Lay out every line of the rows from the very first one down to the line containing "64V56L104 50H98L93 55L92", both included, as a numbered list, and skip any blank lines.
***** Task material *****
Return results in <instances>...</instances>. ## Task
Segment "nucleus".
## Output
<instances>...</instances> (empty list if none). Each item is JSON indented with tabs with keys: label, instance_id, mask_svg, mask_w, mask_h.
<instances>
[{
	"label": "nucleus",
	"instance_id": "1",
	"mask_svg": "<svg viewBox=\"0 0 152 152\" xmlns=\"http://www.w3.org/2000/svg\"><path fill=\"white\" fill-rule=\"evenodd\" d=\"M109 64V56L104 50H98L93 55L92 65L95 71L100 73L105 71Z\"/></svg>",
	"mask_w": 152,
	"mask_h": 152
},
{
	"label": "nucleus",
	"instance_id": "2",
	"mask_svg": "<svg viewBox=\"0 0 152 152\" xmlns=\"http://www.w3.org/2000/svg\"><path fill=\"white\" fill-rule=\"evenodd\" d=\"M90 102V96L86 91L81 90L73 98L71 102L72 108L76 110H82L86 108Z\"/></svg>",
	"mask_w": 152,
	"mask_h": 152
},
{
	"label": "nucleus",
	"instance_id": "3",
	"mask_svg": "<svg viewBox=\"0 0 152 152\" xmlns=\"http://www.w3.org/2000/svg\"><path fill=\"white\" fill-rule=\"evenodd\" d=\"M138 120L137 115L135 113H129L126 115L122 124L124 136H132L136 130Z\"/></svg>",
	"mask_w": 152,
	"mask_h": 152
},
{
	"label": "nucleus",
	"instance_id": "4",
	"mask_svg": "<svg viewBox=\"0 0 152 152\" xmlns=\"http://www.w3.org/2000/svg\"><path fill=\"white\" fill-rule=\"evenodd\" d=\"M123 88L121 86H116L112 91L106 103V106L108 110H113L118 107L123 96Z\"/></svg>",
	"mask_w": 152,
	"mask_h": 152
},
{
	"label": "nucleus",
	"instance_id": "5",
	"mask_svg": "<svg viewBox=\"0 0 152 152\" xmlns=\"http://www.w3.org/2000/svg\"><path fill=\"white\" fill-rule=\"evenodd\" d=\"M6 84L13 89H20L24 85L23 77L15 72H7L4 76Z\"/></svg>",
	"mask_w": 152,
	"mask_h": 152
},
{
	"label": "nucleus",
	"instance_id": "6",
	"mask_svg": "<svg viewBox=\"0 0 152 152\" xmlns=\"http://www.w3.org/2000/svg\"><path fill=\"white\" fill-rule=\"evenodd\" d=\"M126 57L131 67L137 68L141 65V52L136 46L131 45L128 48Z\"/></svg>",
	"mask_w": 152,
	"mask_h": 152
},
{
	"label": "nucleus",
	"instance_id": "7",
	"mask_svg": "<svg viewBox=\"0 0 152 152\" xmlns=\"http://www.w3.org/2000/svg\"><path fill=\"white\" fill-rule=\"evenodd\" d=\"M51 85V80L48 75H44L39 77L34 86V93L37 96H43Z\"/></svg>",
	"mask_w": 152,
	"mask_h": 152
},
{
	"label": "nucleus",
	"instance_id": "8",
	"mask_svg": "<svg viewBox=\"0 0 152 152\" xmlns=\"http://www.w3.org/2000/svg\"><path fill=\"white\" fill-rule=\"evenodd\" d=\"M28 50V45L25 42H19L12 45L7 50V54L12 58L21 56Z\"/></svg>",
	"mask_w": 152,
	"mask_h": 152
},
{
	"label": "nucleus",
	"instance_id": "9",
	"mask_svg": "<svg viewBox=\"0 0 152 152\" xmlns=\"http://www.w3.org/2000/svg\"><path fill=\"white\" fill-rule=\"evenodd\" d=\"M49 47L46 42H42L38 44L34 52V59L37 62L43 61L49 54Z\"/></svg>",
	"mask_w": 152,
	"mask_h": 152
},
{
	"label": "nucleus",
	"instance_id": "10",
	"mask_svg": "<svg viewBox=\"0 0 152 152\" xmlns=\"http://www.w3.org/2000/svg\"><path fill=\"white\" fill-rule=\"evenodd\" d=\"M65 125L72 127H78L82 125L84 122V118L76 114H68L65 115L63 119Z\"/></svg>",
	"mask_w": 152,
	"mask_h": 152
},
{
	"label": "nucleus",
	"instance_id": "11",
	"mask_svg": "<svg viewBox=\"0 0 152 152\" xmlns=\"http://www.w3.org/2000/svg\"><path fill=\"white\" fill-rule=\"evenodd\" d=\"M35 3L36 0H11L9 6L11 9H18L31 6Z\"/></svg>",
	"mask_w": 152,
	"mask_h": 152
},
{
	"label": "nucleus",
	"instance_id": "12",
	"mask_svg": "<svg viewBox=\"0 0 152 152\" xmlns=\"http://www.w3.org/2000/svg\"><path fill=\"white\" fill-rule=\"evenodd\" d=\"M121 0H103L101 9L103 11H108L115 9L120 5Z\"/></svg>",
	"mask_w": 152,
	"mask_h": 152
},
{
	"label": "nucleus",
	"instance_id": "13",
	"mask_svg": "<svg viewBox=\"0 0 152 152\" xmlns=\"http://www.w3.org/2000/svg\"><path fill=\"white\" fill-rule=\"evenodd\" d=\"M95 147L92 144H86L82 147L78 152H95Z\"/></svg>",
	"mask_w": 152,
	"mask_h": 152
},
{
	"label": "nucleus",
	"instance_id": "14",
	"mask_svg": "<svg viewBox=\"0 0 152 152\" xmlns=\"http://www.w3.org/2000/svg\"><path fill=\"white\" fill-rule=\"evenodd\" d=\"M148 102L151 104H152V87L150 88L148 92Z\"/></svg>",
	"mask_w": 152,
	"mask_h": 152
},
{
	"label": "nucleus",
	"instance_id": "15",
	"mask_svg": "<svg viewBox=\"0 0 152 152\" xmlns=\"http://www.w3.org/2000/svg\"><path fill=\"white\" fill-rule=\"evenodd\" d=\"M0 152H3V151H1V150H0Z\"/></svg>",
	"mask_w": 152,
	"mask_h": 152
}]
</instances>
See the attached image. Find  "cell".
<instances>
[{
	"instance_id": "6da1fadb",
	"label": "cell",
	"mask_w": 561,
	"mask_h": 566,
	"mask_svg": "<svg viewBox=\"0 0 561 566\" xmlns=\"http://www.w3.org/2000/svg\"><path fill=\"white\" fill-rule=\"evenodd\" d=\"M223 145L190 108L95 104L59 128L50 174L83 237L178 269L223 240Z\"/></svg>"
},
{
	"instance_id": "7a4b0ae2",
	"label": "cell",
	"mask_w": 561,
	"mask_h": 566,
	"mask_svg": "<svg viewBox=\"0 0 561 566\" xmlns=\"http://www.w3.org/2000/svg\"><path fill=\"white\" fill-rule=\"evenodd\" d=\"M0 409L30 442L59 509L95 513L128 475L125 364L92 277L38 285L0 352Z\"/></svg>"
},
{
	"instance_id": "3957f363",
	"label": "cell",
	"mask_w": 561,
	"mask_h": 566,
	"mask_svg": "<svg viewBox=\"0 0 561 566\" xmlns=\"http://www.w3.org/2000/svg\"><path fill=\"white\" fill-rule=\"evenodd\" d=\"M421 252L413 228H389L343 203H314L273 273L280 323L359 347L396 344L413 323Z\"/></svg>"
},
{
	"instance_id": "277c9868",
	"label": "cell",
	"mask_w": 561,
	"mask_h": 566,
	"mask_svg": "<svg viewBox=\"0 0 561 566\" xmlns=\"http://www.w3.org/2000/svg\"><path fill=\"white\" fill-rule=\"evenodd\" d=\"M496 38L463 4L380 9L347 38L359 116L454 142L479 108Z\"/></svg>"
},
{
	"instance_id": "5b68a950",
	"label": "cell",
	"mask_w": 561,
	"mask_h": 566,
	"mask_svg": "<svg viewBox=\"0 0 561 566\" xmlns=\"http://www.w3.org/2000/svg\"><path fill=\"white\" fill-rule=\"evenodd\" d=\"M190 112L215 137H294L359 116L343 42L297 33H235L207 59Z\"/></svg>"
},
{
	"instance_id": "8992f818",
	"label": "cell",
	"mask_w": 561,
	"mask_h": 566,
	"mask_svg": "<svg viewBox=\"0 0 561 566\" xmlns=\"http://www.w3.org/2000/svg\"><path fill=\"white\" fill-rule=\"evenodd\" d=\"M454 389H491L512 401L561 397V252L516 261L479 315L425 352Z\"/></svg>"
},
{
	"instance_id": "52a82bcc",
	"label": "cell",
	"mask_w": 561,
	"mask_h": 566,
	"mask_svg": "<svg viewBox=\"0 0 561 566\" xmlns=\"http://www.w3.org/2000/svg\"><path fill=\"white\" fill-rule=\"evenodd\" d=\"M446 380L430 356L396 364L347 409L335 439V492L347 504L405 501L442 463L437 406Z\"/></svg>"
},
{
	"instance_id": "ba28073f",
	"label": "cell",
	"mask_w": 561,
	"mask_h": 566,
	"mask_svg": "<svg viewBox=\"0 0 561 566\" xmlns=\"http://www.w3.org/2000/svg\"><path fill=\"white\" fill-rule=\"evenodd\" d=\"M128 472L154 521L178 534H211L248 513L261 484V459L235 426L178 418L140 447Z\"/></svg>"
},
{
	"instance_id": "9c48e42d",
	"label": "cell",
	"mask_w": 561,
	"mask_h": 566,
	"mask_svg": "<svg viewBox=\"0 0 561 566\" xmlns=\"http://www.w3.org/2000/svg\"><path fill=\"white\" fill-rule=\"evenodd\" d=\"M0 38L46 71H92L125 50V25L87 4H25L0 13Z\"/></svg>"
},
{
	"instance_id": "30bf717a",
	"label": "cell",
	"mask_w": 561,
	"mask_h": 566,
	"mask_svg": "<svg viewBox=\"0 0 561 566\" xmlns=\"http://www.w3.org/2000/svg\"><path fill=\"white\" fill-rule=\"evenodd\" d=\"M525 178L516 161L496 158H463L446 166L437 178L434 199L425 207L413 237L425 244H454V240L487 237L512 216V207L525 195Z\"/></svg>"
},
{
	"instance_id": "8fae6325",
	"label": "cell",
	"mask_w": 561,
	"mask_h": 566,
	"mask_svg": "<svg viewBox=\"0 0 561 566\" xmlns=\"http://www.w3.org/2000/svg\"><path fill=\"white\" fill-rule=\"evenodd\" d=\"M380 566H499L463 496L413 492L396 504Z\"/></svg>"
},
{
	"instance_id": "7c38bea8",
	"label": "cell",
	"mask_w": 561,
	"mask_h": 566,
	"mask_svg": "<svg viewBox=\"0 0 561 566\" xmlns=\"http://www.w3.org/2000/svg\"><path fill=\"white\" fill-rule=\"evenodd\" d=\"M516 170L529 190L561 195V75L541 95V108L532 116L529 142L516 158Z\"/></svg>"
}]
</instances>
*****
■ Answer
1. Return results in <instances>...</instances>. ## Task
2. Segment "nucleus".
3. ## Output
4. <instances>...</instances> (empty list if none). Each item is JSON indented with tabs with keys: label, instance_id, mask_svg, mask_w, mask_h.
5. <instances>
6. [{
7. 	"label": "nucleus",
8. 	"instance_id": "1",
9. 	"mask_svg": "<svg viewBox=\"0 0 152 152\" xmlns=\"http://www.w3.org/2000/svg\"><path fill=\"white\" fill-rule=\"evenodd\" d=\"M109 64V56L104 50H98L93 55L92 65L95 71L100 73L105 71Z\"/></svg>",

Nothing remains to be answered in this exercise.